Engineering Success


As the largest organ in the human body, the skin is the first line of defense against the invasion of external pathogens. However, scald, burn and other accidents often lead to skin damage, large skin defects caused by trauma, resulting in partial or complete loss of skin function, to patients bring unbearable and lasting physical and mental pain and economic pressure. In the past decades, research has focused on the bio-inspired material spider silk in the use of medical applications. There have been many reports on the research of spider silk in skin injury repair. Due to its non-immunogenicity, easy degradation into non-toxic by-products, and strong toughness of spider silk, it has been applied to films, fibers and hydrogels. PySp1 is one pyriform silk-cement for joints and attachments. A repetitive region (R) of PySp1 also shows good mechanical properties and thermal stability, which is a potential medical material (Perry D J. et al, 2010; Tuo Yi, 2019). For promoting wound healing, we chose to use the epidermal growth factor (EGF). EGF is a single polypeptide which is involved in the regulation of cell proliferation. We constructed a fusion vector of EGF-R, and transformed it in E. coli BL21(DE3) to express protein, and the fusion protein shows potential for repairing skin damage.

Design

We designed a prokaryotic expression system to express EGF-R fusion protein. The composition part (BBa_K4865002) consist of PelB (BBa_K4223000, directs the protein of interest to the E. coli expression into periplasm), EGF (BBa_K4865000), and R (BBa_K4865001) (Fig. 1A).

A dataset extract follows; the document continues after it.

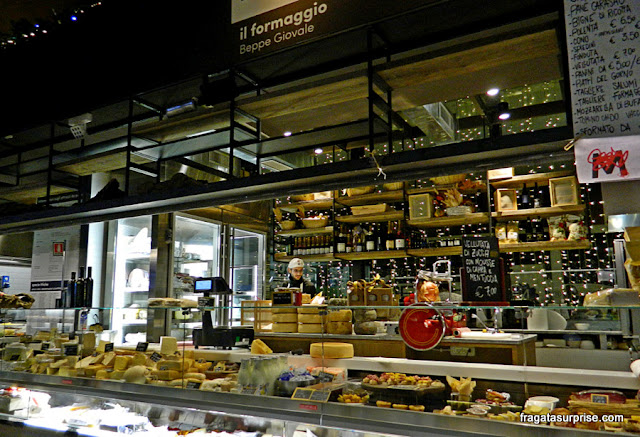 Balcão de queijos no Mercado Central de Termini, Roma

In order to improve the prokaryotic expression efficiency, we optimized the codon of R, and the DNA sequence was synthesized by GenScript (Nanjing GenScript Biotechnology Co., Ltd.). We obtained PelB-EGF sequence information and the plasmids DNA from Professor Tan's lab. Firstly, we linearized the EGF plasmid using a single enzyme digestion method, and designed primers with homologous arms to obtain the R gene using PCR. Then, we connected the R gene to the linearized EGF plasmid using seamless cloning method (Fig. 1B). Finally, we successfully obtained the PelB-EGF-R_pET-22b plasmid (Fig. 1C) and transformed it into Escherichia coli (BL21 strain).

Fig. 1 Plasmid design. (A) Constitution of PelB-EGF-R gene circuits. (B) Fusion plasmid PelB-EGF-R construction strategy map. (C) Fusion plasmid PelB-EGF-R map (Drawing software: Snapgene).

Build

Using plasmids containing R as templates, PCR reactions were performed using upstream and downstream primers with homologous arms (Table 1).

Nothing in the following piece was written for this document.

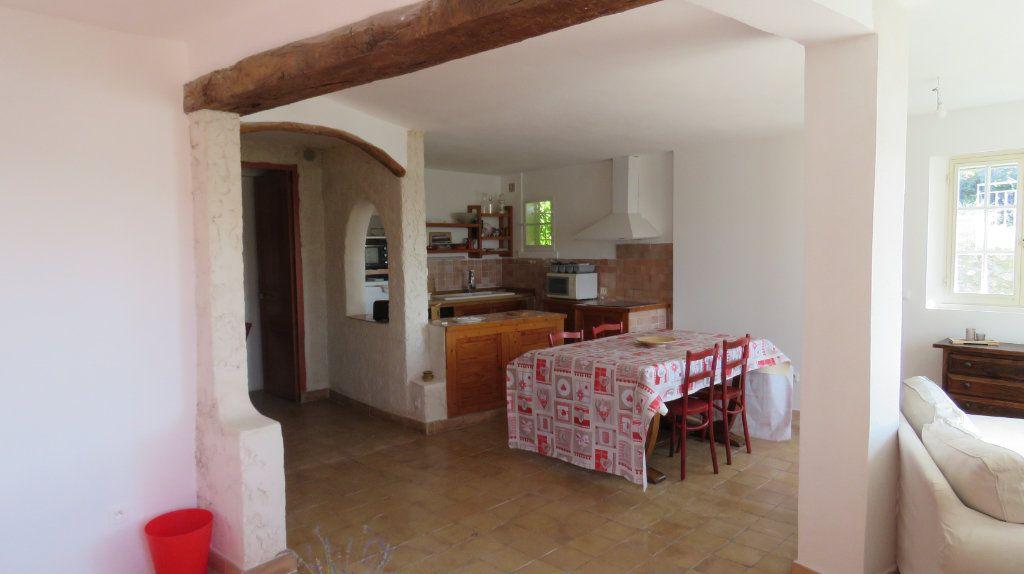 Appartement à louer 3 108m2 à Sainte-Croix-du-Verdon vignette-14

From the results of nucleic acid electrophoresis, the target band size was 639 bp, and the band size was correct (Fig. 2A). Xho I was chosen as the cleavage site and design primers for the construction of PelB-EGF-R_pET-22b prokaryotic expression vector. The electrophoresis results shows that the plasmid was successfully linearized by restriction endonuclease (Fig. 2B). Colony PCR results (Fig. 2C), sequencing (Fig. 2D) and sequence alignment (Fig. 2E) showed that the correct R was successfully inserted into C-terminal of EGF. We constructed the prokaryotic expression system of EGF-R.

Table 1. Primers in construction expression vector.

Fig. 2 Plasmid Construction. (A) Gene fragment of interest for spider silk protein R was amplified by PCR. M: DNA Marker; 1 to 4: PCR results of positive clone; Product size: 639 bp. (B) Linearization of PelB-EGF_pET-22b plasmids. M: DNA Marker; 1: Linearized EGF vector. (C) Colony validation of clone strains of EGF-R fusion plasmids. M: DNA Marker; 1: positive control (PelB-EGF_pET-22b plasmids); 2 to 11: PCR results of positive clone. (D) Sequencing peak diagram (Drawing software: Chromas V2.6.5). (E) Sequence alignment between EGF-R and positive clone sequencing (Drawing software: DNAman V5.2.2).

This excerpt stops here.